What’s advancing the world of graph databases, and what’s slowing us down?
In my relatively short two years in the graph database world, I’ve met people who have spent decades hoping that the world sees value in the analytics, semantics, and data integration that graph databases offer. Many companies are still waiting for the market to pop, all the thirty or so vendors. What are some of the hits that make graph databases so cool, and what are the misses that are keeping graph databases niche?
Here is my take on the top HITS and MISSES of the graph database world, covering a little bit about investors, technology, standards, and marketing.
Hit: Investor Interest in Data
We can learn a lot about the graph database market’s capability to woo investors by looking at Snowflake. Although clearly NOT a graph database, it makes for a good study. In its IPO, Snowflake raised money at a $12.4 billion valuation. Revenue in the first half of 2020 more than doubled to $242 million. Through this fantastic IPO, the company was still losing $171.3 million.
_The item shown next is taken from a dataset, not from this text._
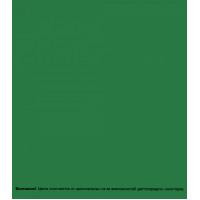 Эмаль аэрозольная Bosny зеленая трава глянцевая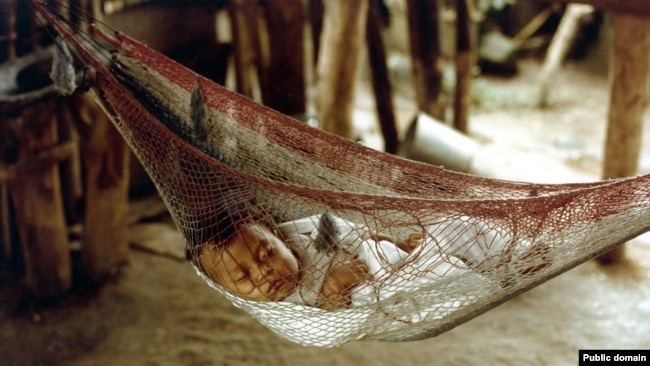 a honduran baby sleeps in a hammock  the word  es from the taino word hamaka english words borrowed from the americas  rh   learningenglish voanews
Adoption is strong, with over 3000 customers on the platform.
Snowflake is reasonable, but not necessarily amazing technology. Sure, the analytical engine underneath Snowflake can automatically scale on the cloud, but it is not as configurable, agile, and fast for certain types of analytics as say Vertica, Redshift, or even Teradata. It’s a comparatively young platform, and believe me, it takes years to build out optimizations and periphery use-case analytics. Backup, workload management, encryption, security aren’t easy to build, but necessary to sell into corporate IT. Frankly, the more mature vendors have had time to build them out.
Is enthusiasm is overdone? Maybe not. Much of Snowflake’s valuation comes from cool branding and marketing, and an outstanding user experience that drives an amazingly fast adoption pace. Compared to Snowflake, the notion of business analysts having to go through an IT process to spin up servers, even cloud ones, and then wait for IT to install the right software is inferior. In the SaaS model it provides, it’s a few clicks, and I’m ready to load my data. It simplifies the entire analytics creation process, from data load to analytics.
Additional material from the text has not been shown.